**課題文**
下の抜粋本文から、「イーヴリン・ウォー『ラブド・ワン』のことなど」で始まり「くれた忘れられない本である。」で終わる部分を、一字も変えずに書き写してください。

**抜粋本文**
**********
イーヴリン・ウォー『ラブド・ワン』のことなど

 池永陽一『学術の森の巨人たち―私の編集日記』(熊本日日新聞社2015)は、講談社学術文庫の編集者(出版部長)だった池永氏の回想録であるが、そこに由良君美『言語文化のフロンティア』(講談社学術文庫1986)を編んだ切っ掛けについて語ったくだりがみえる。

 この『言語文化のフロンティア』は、言語や日本語について私がこれまでに抱いていた概念や知識を根本から問い直すきっかけを与えてくれた忘れられない本である。
 じつは、国文学の別冊特集号『知についての100冊』に目を通していた時、その一冊として紹介されていたのが由良君美先生の『言語文化のフロンティア』であった。魅力的な異色のタイトルに引かれ、早速どんな本だろうかと、創元社刊の原本を手に入れ読んでみた。そこには私が今まで知らなかった言葉や言語文化についての興味深い論考がいくつも収められていた。(略)
**********
**表示情報**
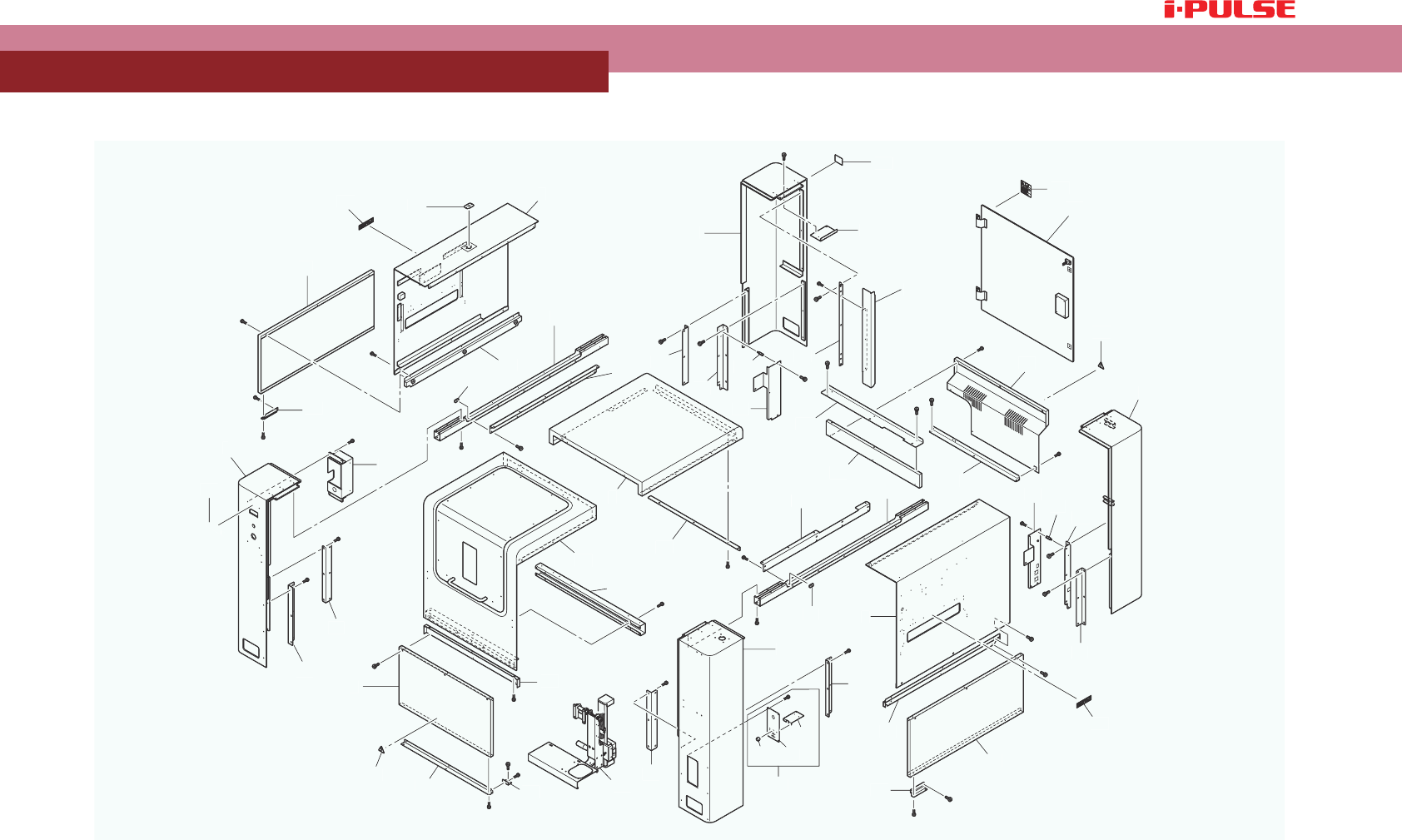 i-PULSE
**********
**解答欄**
イーヴリン・ウォー『ラブド・ワン』のことなど

 池永陽一『学術の森の巨人たち―私の編集日記』(熊本日日新聞社2015)は、講談社学術文庫の編集者(出版部長)だった池永氏の回想録であるが、そこに由良君美『言語文化のフロンティア』(講談社学術文庫1986)を編んだ切っ掛けについて語ったくだりがみえる。

 この『言語文化のフロンティア』は、言語や日本語について私がこれまでに抱いていた概念や知識を根本から問い直すきっかけを与えてくれた忘れられない本である。